Okula geldiğimde dibimde biten Ecre'yi görmezden gelerek koridordaki dolabıma doğru adımlarımı hızlandırdım. Birden elimi tutarak önüme geçmesiyle kaşlarımı çatarak ona baktım. "Konuşmamız gerek Efe."dişlerimi sıkarak elimi tutan eline baktım. "Bırak." Sertçe elimi çektiğimde afallayan surat ifadesini hızla toparladı." Çabuk söyle, işim var." Ona tahammül etmek çok zordu. Elini sarı saçlarında gezdirerek parmak uçlarında yükseldi. "Sence de çok uzamadı mı bu ayrılık işi."diyerek yapmacık bir gülümsemeyle bana baktı. Hissiz bakışlarla bitti mi dercesine baktığım sırada yakamdan tutup beni kendisine çekmeye çalışmasıyla neredeyse bir yıldır ona karşı olan sabrımın sonuna gelmiştim. Sınırlarıma girmeye çalışıyordu. O kapı Naz'dan başkasına açık değildi. Onu kollarından iterek geri çekildiğimde geriye doğru sendeledi. Demir onun belinden tutarak düşmesini engellediğinde sert bakışlarının odağı bendim. "Bir daha böyle bir şeye kalkışırsan bedelini ağır ödersin." Sinirle koridoru terk ettiğimde kendime daha çok sinirlenmiştim. Nasıl olur da bana bu kadar yaklaşmasına izin verebilmiştim. Naz'a ihanet etmiş gibi hissediyordum. Sinirle okuldan çıktığımda okulunun önündeki sahile doğru sürdüm. Kayalıklardan tarafta yürüdüğüm sırada onu gördüm. Aşağıda bir kayaya oturmuş denizi seyrediyordu. Yanına gelip oturan çocukla dişlerimi sıktım. Elleriyle yüzüne dokunmuştu. Saçlarını kulağının arkasına sıkıştırmıştı.

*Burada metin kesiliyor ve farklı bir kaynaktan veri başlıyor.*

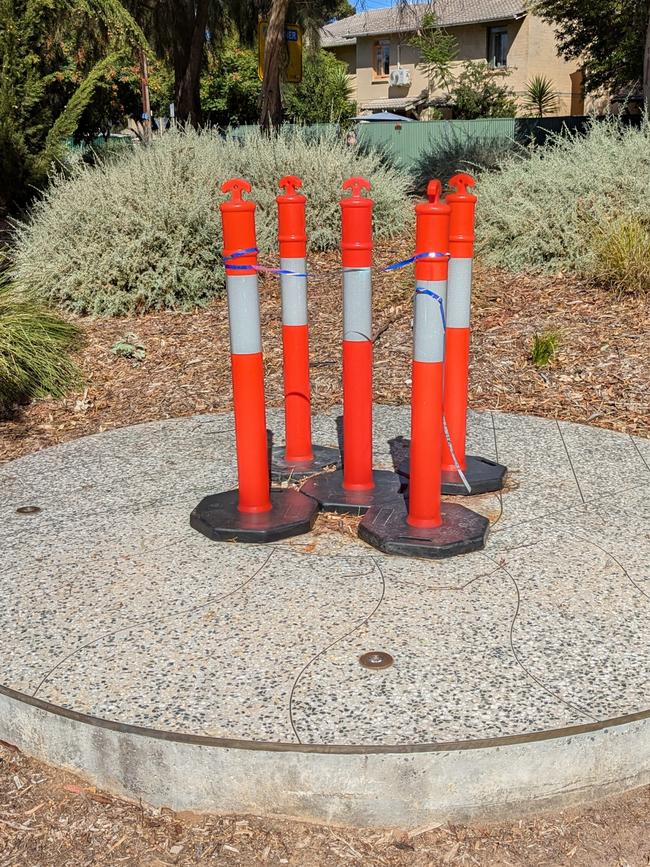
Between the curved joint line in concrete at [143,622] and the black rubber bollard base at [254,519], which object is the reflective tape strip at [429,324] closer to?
the black rubber bollard base at [254,519]

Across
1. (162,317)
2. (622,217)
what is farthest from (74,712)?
(622,217)

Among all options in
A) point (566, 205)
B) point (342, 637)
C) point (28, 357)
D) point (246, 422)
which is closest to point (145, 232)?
point (28, 357)

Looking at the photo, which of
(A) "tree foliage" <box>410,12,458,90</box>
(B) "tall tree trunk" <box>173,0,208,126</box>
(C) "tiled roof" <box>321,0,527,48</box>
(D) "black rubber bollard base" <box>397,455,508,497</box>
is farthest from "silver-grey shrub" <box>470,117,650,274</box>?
(A) "tree foliage" <box>410,12,458,90</box>

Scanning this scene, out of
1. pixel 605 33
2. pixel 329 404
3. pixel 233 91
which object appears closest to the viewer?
pixel 329 404

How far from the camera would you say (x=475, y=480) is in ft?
13.9

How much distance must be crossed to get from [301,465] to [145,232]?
523 cm

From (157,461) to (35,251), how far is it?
537cm

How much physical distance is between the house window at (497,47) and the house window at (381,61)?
6.59 m

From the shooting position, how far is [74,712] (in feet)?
8.52

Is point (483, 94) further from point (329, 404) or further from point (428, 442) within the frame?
point (428, 442)

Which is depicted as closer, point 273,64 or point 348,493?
point 348,493

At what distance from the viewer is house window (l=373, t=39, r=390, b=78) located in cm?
4278

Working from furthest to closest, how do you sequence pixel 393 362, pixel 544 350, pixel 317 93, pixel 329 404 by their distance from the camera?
pixel 317 93
pixel 393 362
pixel 544 350
pixel 329 404

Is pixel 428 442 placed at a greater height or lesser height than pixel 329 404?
greater
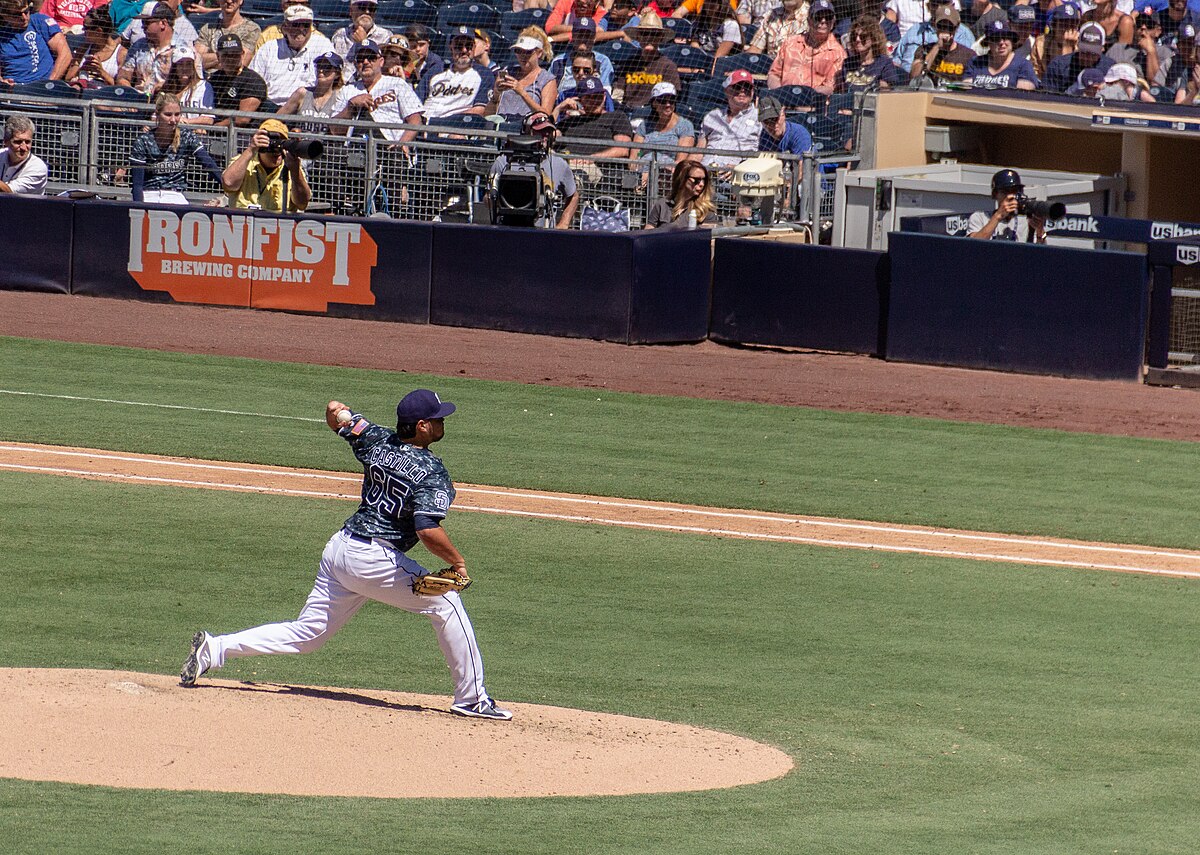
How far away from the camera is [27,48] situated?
2239 centimetres

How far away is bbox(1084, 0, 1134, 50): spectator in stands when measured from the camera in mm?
20203

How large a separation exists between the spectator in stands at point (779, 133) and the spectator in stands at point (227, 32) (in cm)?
685

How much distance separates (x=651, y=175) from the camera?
18906mm

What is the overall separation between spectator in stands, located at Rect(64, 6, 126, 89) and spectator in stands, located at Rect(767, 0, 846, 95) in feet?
29.0

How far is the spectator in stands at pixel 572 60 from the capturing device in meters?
21.3

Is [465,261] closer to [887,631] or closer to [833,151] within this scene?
[833,151]

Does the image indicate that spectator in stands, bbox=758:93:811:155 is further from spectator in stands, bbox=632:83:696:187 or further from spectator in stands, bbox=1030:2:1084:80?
spectator in stands, bbox=1030:2:1084:80

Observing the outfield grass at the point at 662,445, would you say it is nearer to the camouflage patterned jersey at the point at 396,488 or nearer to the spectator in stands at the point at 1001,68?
the camouflage patterned jersey at the point at 396,488

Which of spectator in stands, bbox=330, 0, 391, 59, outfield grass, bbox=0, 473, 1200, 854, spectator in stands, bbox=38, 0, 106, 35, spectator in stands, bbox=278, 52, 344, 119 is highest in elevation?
spectator in stands, bbox=38, 0, 106, 35

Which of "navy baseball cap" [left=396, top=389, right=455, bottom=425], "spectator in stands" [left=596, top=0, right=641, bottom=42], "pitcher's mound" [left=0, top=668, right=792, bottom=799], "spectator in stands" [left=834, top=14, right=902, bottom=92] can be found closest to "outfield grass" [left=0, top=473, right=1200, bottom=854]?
"pitcher's mound" [left=0, top=668, right=792, bottom=799]

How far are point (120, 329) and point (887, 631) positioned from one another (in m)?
10.9

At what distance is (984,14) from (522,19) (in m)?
6.30

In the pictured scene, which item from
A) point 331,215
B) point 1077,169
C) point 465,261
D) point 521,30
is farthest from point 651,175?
point 1077,169

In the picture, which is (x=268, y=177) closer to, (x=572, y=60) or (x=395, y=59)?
(x=395, y=59)
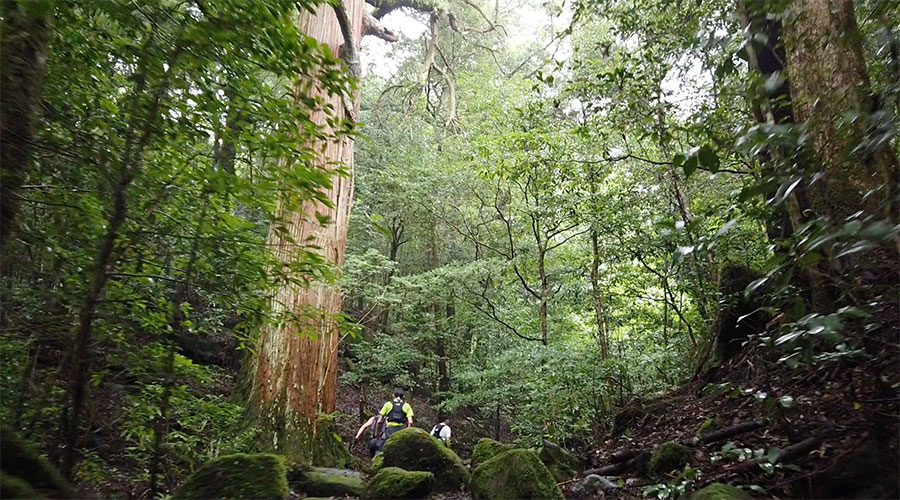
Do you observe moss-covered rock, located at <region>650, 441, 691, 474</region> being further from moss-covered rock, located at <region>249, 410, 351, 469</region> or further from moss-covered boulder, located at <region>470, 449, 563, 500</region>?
moss-covered rock, located at <region>249, 410, 351, 469</region>

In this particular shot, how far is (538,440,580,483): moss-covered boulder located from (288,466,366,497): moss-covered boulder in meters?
2.07

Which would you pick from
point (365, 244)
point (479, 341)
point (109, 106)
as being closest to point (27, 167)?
point (109, 106)

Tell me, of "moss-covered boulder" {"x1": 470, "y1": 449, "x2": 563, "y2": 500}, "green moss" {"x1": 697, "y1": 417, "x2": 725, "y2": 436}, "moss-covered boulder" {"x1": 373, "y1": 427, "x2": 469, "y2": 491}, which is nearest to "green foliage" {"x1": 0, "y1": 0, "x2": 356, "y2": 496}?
"moss-covered boulder" {"x1": 470, "y1": 449, "x2": 563, "y2": 500}

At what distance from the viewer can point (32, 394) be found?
267cm

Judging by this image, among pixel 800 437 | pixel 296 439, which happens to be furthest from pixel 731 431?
pixel 296 439

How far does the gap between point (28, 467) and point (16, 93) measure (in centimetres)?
156

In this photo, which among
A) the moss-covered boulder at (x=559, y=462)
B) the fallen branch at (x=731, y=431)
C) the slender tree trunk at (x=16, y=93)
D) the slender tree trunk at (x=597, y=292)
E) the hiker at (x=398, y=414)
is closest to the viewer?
the slender tree trunk at (x=16, y=93)

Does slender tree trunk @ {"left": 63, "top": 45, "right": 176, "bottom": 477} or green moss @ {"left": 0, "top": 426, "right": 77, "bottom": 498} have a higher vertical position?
slender tree trunk @ {"left": 63, "top": 45, "right": 176, "bottom": 477}

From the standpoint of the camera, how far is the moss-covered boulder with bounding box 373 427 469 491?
18.0 ft

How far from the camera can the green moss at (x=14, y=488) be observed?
161cm

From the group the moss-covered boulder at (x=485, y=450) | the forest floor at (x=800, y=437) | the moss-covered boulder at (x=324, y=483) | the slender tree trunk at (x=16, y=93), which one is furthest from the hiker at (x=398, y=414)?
the slender tree trunk at (x=16, y=93)

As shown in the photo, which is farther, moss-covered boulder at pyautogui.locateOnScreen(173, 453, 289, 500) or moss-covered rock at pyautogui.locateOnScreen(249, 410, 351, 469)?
moss-covered rock at pyautogui.locateOnScreen(249, 410, 351, 469)

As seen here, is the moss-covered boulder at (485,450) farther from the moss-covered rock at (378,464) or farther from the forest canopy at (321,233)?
the moss-covered rock at (378,464)

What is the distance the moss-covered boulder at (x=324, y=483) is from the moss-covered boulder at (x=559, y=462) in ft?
6.80
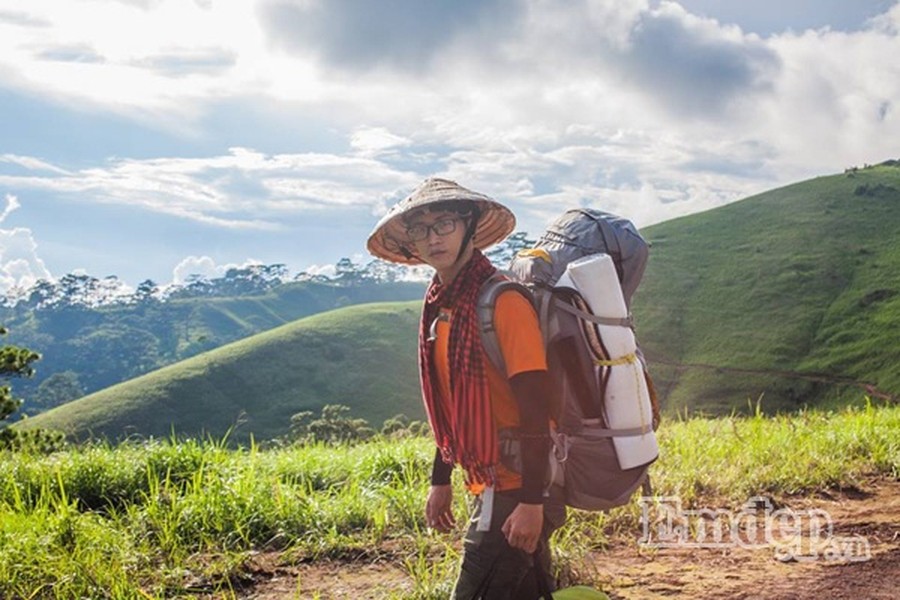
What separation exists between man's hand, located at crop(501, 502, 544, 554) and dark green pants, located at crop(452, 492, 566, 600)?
12 centimetres

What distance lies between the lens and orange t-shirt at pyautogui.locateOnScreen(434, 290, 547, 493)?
8.98ft

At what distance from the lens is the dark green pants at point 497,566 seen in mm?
2902

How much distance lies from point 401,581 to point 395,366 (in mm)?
94754

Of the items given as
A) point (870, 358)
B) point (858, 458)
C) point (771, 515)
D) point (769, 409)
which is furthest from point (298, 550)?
point (870, 358)

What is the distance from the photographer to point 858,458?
7.11 m

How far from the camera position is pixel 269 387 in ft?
305

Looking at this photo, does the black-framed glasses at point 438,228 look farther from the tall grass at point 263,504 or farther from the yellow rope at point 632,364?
the tall grass at point 263,504

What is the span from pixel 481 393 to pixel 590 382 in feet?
1.35

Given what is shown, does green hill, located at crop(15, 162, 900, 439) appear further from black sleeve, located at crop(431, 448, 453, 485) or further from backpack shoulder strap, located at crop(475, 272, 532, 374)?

Onu görmek bana iyi gelir sanıyordum fakat yanında gördüğüm herkesi kıskanırken bu pek mümkün olmuyordu.
Eskiden ben sıkıştırırdım saçlarını kulağının arkasına.

"Neden saçlarımı kulağımın arkasına sıkıştırıyorsun.?"
"Gözlerini kapatıyorlar çünkü."

Kıskanıyordum çünkü ben onun karşısına çıkamazken onlar hep onun yanındaydılar
Kıskanıyordum çünkü her gün görmek istediğim yüze, bakmak istediğim acı kahve gözlere onlar bakarken ben bakamıyordum.Bu kıskanmaktan öte bir şeydi. Bu farklıydı. Bu çok farklıydı.
Onu her gün görenler, onunla konuşanlar ne kadar da şanslılardı. Ben her gün onu gizlice izlerken, gizlenme gereği duymadan sürekli yanında olan arkadaşları onun kıymetini bilebiliyor muydu?